Given data:
+ + +
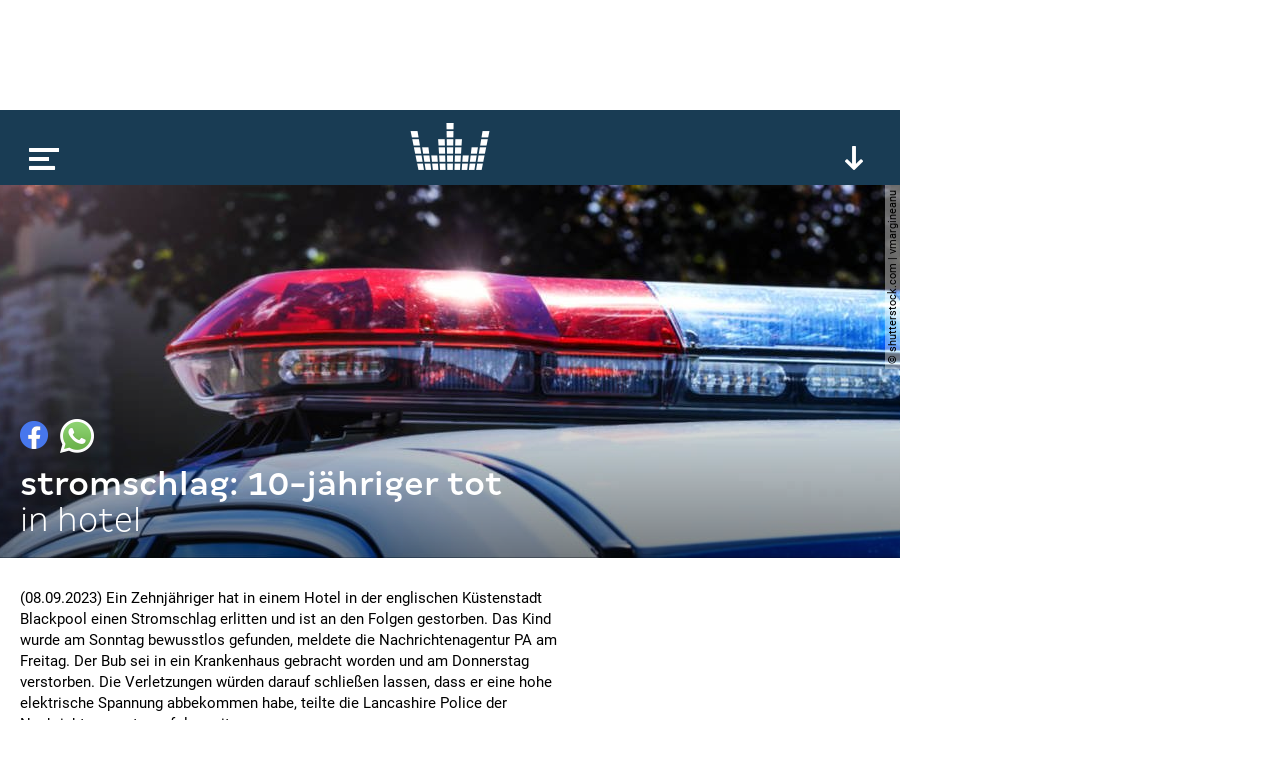

--- FILE ---
content_type: text/html; charset=utf-8
request_url: https://www.google.com/recaptcha/api2/aframe
body_size: 268
content:
<!DOCTYPE HTML><html><head><meta http-equiv="content-type" content="text/html; charset=UTF-8"></head><body><script nonce="ePgG2zc-4DDF8J1K7LwM2A">/** Anti-fraud and anti-abuse applications only. See google.com/recaptcha */ try{var clients={'sodar':'https://pagead2.googlesyndication.com/pagead/sodar?'};window.addEventListener("message",function(a){try{if(a.source===window.parent){var b=JSON.parse(a.data);var c=clients[b['id']];if(c){var d=document.createElement('img');d.src=c+b['params']+'&rc='+(localStorage.getItem("rc::a")?sessionStorage.getItem("rc::b"):"");window.document.body.appendChild(d);sessionStorage.setItem("rc::e",parseInt(sessionStorage.getItem("rc::e")||0)+1);localStorage.setItem("rc::h",'1769451813172');}}}catch(b){}});window.parent.postMessage("_grecaptcha_ready", "*");}catch(b){}</script></body></html>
+ + +
Your objective: Search the entries above for the word "recaptcha" and copy each line where it appears.

Exercise response:
request_url: https://www.google.com/recaptcha/api2/aframe
<!DOCTYPE HTML><html><head><meta http-equiv="content-type" content="text/html; charset=UTF-8"></head><body><script nonce="ePgG2zc-4DDF8J1K7LwM2A">/** Anti-fraud and anti-abuse applications only. See google.com/recaptcha */ try{var clients={'sodar':'https://pagead2.googlesyndication.com/pagead/sodar?'};window.addEventListener("message",function(a){try{if(a.source===window.parent){var b=JSON.parse(a.data);var c=clients[b['id']];if(c){var d=document.createElement('img');d.src=c+b['params']+'&rc='+(localStorage.getItem("rc::a")?sessionStorage.getItem("rc::b"):"");window.document.body.appendChild(d);sessionStorage.setItem("rc::e",parseInt(sessionStorage.getItem("rc::e")||0)+1);localStorage.setItem("rc::h",'1769451813172');}}}catch(b){}});window.parent.postMessage("_grecaptcha_ready", "*");}catch(b){}</script></body></html>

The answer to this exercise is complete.